# Experimental Investigation of the Flexural Performance of Continuous Self-Compacting Concrete Beams with Natural and Recycled Aggregates

**Authors:** Žarko Petrović, Bojan Milošević, Marija Spasojević Šurdilović, Andrija Zorić, Dragana Turnić

PMC · DOI: 10.3390/ma19020264 · Materials · 2026-01-08

## TL;DR

This study tests concrete beams with natural and recycled aggregates to see how well they handle bending forces, finding that recycled aggregates can work just as well as natural ones in some cases.

## Contribution

The study demonstrates that high-quality recycled aggregates can be used in structural self-compacting concrete beams without compromising performance.

## Key findings

- Partial replacement with recycled aggregates (50%) can achieve comparable or improved mechanical performance compared to natural aggregate beams.
- Beams with 100% recycled aggregates showed slightly higher deflections and earlier crack initiation, but overall flexural behavior remained consistent.
- Higher reinforcement ratios reduce the influence of aggregate type on structural performance.

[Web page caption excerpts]
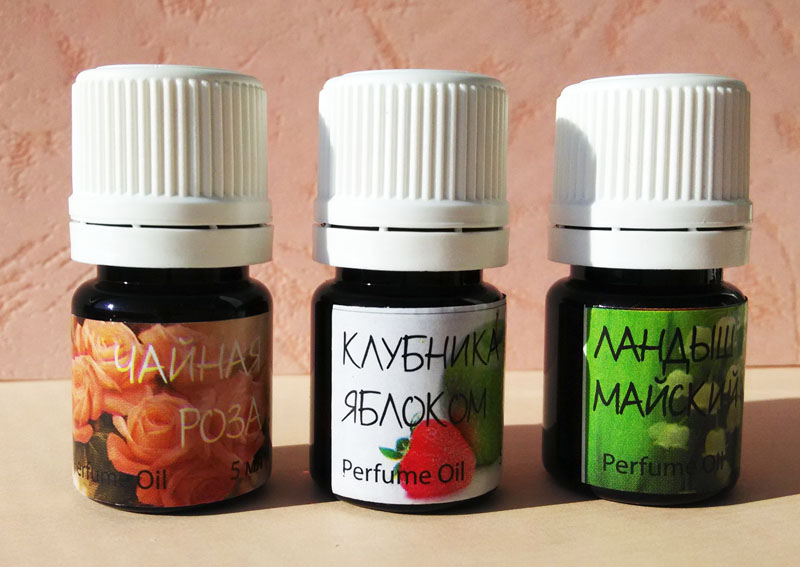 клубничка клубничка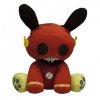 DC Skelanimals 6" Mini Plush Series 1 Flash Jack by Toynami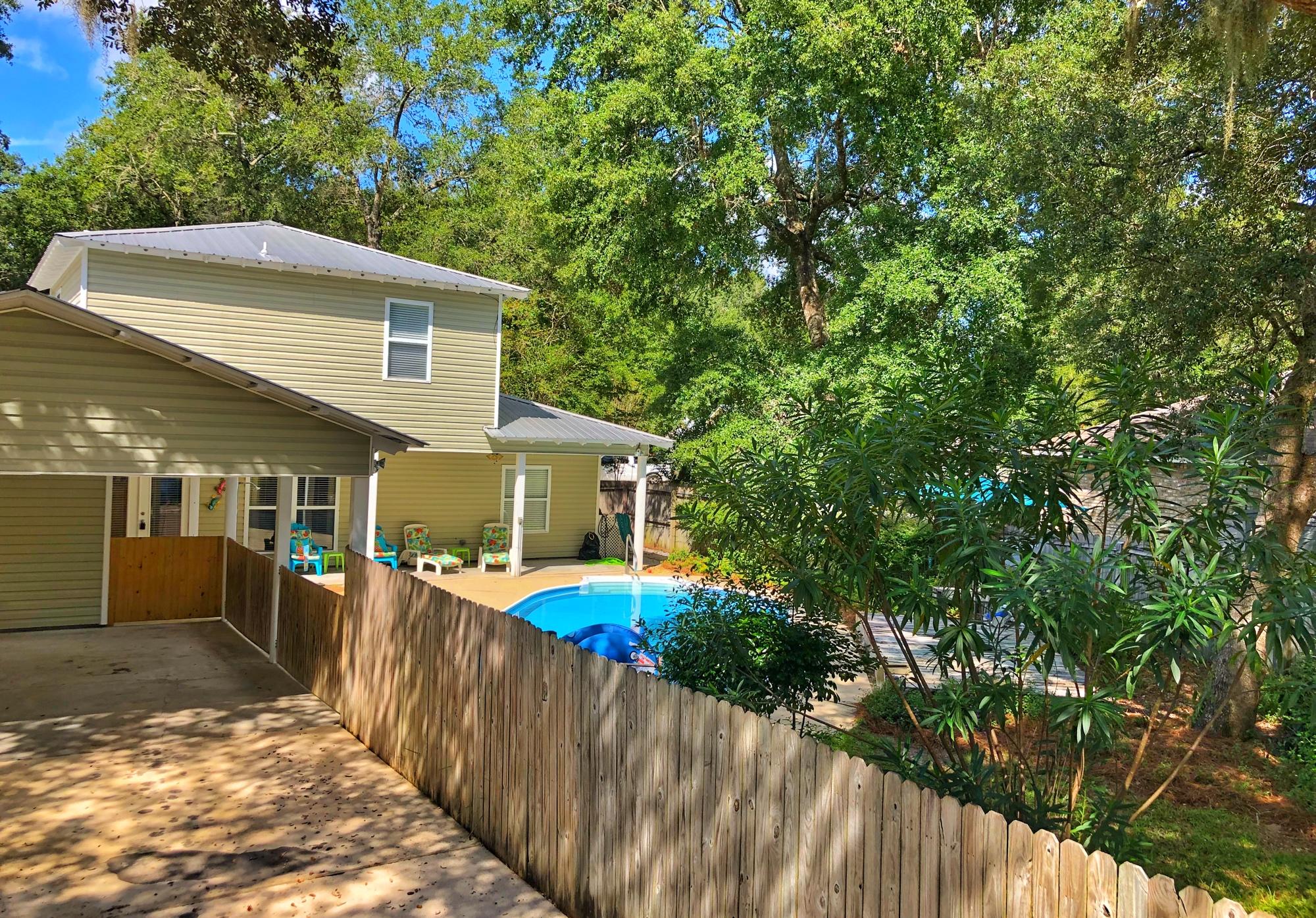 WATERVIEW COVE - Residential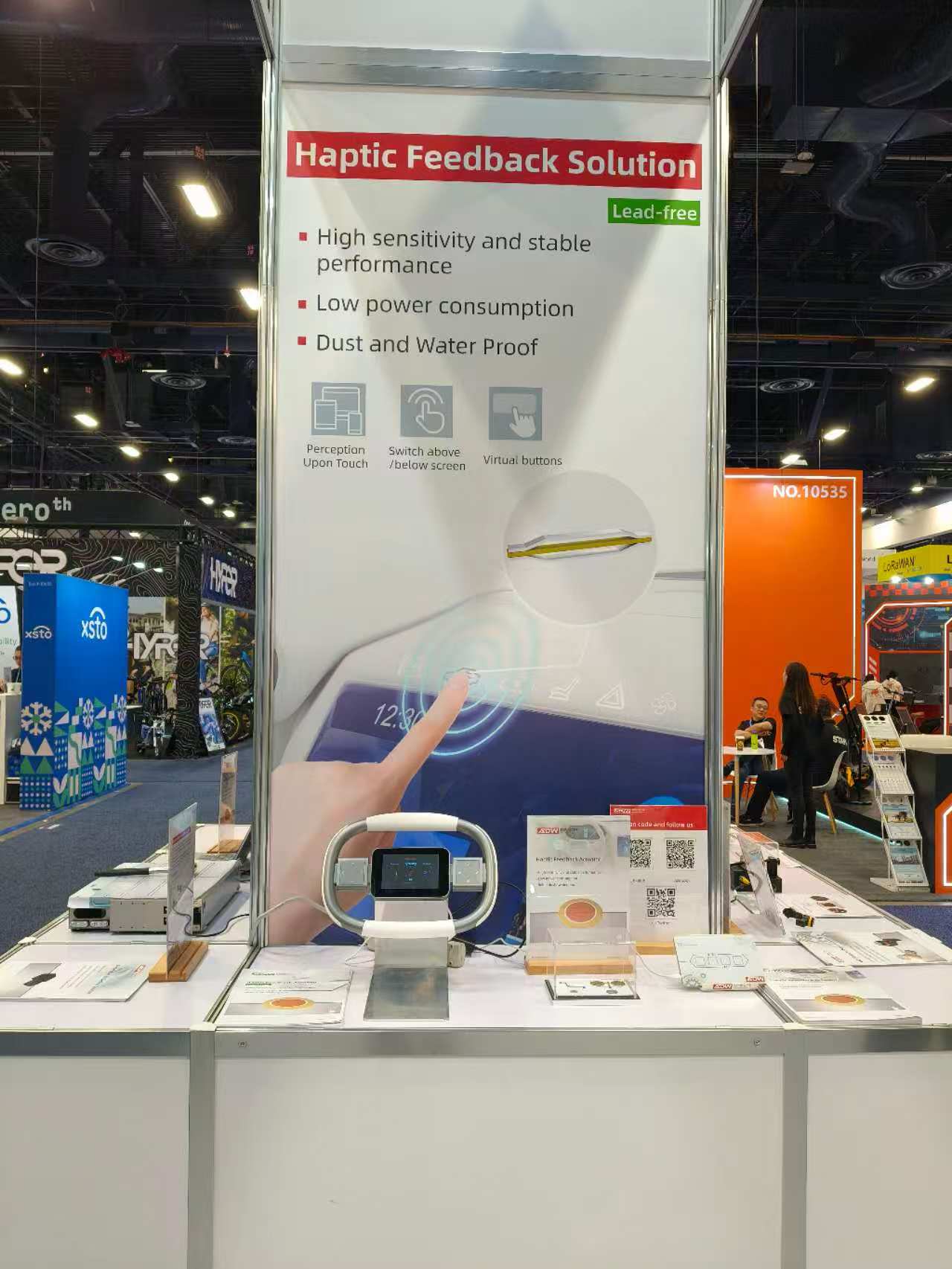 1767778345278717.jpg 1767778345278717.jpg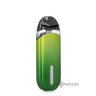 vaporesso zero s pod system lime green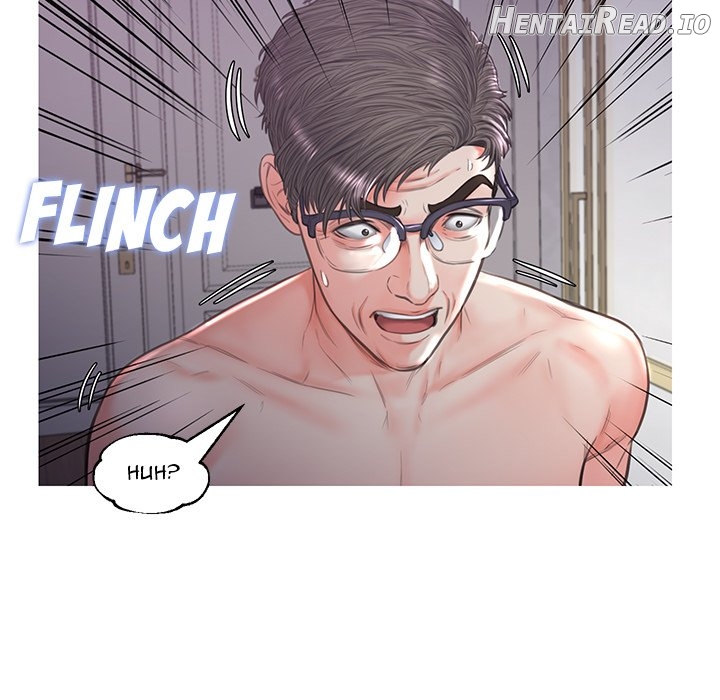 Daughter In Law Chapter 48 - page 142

◆ How to complete this task
Can you print, word for word, the part of the concrete beam study summary that opens with the words containing "- Beams with" and closes with "on structural performance."?

◆ Response area
- Beams with 100% recycled aggregates showed slightly higher deflections and earlier crack initiation, but overall flexural behavior remained consistent.
- Higher reinforcement ratios reduce the influence of aggregate type on structural performance.